June 30, 2009

Ms. Hoffman Regrets

Is all publicity good publicity?

The age-old question asked again by agent Kristin Nelson in response to an author's meltdown over a negative review.

My answer: No.

Ironically, the review wasn't that negative. It pointed out flaws in the novel and apparently gave away more of the plot than the author cared to see. The author responded with a series of Twitter blasts ("Now any idiot can be a critic...") and urged readers to write or call the reviewer with their opinions. She handily provided the reviewer's email address and telephone number.

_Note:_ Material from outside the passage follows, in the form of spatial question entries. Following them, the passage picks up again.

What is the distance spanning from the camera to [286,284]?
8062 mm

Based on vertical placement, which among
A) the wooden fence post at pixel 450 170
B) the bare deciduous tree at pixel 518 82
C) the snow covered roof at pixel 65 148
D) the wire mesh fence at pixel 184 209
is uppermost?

So after this blew up in the author's face like so many Soupy Sales cream pies, she issued this apology (emphasis mine):
I feel this whole situation has been completely blown out of proportion. Of course I was dismayed by Roberta Silman’s review which gave away the plot of the novel, and in the heat of the moment I responded strongly and I wish I hadn’t. I’m sorry if I offended anyone. Reviewers are entitled to their opinions and that’s the name of the game in publishing. I hope my readers understand that I didn’t mean to hurt anyone and I’m truly sorry if I did.
Actually, it hasn't been blown out of proportion. What was out of proportion was the author's response. And the ol' "I'm sorry if I offended anyone" is so weak. Someone who was "truly sorry" would have written, "People were right to be offended by what I did."

Matthew Shaer in the Christian Science Monitor chalks it up to "Web 2.0 inexperience." That may be, but if so there is no excuse. An author is a public figure and theoretically a professional communicator. Better figure out how to use them tools before you get started.